Work order:
Your answer is the listing, printed exactly as given.

————————

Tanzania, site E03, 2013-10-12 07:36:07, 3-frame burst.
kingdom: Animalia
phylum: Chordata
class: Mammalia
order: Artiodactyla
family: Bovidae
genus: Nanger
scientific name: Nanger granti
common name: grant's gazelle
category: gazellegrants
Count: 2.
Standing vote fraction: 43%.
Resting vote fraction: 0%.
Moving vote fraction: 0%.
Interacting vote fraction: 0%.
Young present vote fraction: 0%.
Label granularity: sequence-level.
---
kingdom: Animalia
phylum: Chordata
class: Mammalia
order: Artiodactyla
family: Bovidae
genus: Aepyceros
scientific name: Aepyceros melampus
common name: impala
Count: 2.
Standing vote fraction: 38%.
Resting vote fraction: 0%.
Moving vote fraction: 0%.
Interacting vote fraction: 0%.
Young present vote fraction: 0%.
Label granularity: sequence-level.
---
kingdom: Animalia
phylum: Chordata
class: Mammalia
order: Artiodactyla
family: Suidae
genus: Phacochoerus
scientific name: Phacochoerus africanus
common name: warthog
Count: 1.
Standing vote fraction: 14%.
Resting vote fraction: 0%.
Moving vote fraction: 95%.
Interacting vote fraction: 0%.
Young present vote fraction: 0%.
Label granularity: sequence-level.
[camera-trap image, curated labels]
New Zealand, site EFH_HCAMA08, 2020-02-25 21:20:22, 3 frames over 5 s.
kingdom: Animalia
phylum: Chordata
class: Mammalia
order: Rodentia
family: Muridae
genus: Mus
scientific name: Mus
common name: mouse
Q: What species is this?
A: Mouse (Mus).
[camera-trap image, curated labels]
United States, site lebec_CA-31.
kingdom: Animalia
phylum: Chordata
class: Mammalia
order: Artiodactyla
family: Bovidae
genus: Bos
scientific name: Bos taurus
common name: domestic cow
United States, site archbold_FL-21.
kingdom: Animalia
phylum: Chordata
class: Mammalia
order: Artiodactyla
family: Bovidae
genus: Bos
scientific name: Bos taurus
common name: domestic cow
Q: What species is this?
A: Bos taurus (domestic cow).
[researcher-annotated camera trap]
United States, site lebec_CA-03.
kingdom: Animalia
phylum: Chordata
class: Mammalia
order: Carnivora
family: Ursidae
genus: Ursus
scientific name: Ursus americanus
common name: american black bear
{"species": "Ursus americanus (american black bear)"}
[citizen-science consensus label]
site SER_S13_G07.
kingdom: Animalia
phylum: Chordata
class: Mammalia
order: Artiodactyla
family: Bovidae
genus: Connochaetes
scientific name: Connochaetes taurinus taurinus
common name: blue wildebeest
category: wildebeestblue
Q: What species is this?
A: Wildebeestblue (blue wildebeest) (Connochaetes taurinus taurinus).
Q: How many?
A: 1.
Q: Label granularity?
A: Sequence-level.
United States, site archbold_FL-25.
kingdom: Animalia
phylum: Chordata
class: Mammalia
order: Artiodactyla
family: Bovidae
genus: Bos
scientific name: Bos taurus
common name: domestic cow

————————

Answer to the exercise:
Tanzania, site E03, 2013-10-12 07:36:07, 3-frame burst.
kingdom: Animalia
phylum: Chordata
class: Mammalia
order: Artiodactyla
family: Bovidae
genus: Nanger
scientific name: Nanger granti
common name: grant's gazelle
category: gazellegrants
Count: 2.
Standing vote fraction: 43%.
Resting vote fraction: 0%.
Moving vote fraction: 0%.
Interacting vote fraction: 0%.
Young present vote fraction: 0%.
Label granularity: sequence-level.
---
kingdom: Animalia
phylum: Chordata
class: Mammalia
order: Artiodactyla
family: Bovidae
genus: Aepyceros
scientific name: Aepyceros melampus
common name: impala
Count: 2.
Standing vote fraction: 38%.
Resting vote fraction: 0%.
Moving vote fraction: 0%.
Interacting vote fraction: 0%.
Young present vote fraction: 0%.
Label granularity: sequence-level.
---
kingdom: Animalia
phylum: Chordata
class: Mammalia
order: Artiodactyla
family: Suidae
genus: Phacochoerus
scientific name: Phacochoerus africanus
common name: warthog
Count: 1.
Standing vote fraction: 14%.
Resting vote fraction: 0%.
Moving vote fraction: 95%.
Interacting vote fraction: 0%.
Young present vote fraction: 0%.
Label granularity: sequence-level.
[camera-trap image, curated labels]
New Zealand, site EFH_HCAMA08, 2020-02-25 21:20:22, 3 frames over 5 s.
kingdom: Animalia
phylum: Chordata
class: Mammalia
order: Rodentia
family: Muridae
genus: Mus
scientific name: Mus
common name: mouse
Q: What species is this?
A: Mouse (Mus).
[camera-trap image, curated labels]
United States, site lebec_CA-31.
kingdom: Animalia
phylum: Chordata
class: Mammalia
order: Artiodactyla
family: Bovidae
genus: Bos
scientific name: Bos taurus
common name: domestic cow
United States, site archbold_FL-21.
kingdom: Animalia
phylum: Chordata
class: Mammalia
order: Artiodactyla
family: Bovidae
genus: Bos
scientific name: Bos taurus
common name: domestic cow
Q: What species is this?
A: Bos taurus (domestic cow).
[researcher-annotated camera trap]
United States, site lebec_CA-03.
kingdom: Animalia
phylum: Chordata
class: Mammalia
order: Carnivora
family: Ursidae
genus: Ursus
scientific name: Ursus americanus
common name: american black bear
{"species": "Ursus americanus (american black bear)"}
[citizen-science consensus label]
site SER_S13_G07.
kingdom: Animalia
phylum: Chordata
class: Mammalia
order: Artiodactyla
family: Bovidae
genus: Connochaetes
scientific name: Connochaetes taurinus taurinus
common name: blue wildebeest
category: wildebeestblue
Q: What species is this?
A: Wildebeestblue (blue wildebeest) (Connochaetes taurinus taurinus).
Q: How many?
A: 1.
Q: Label granularity?
A: Sequence-level.
United States, site archbold_FL-25.
kingdom: Animalia
phylum: Chordata
class: Mammalia
order: Artiodactyla
family: Bovidae
genus: Bos
scientific name: Bos taurus
common name: domestic cow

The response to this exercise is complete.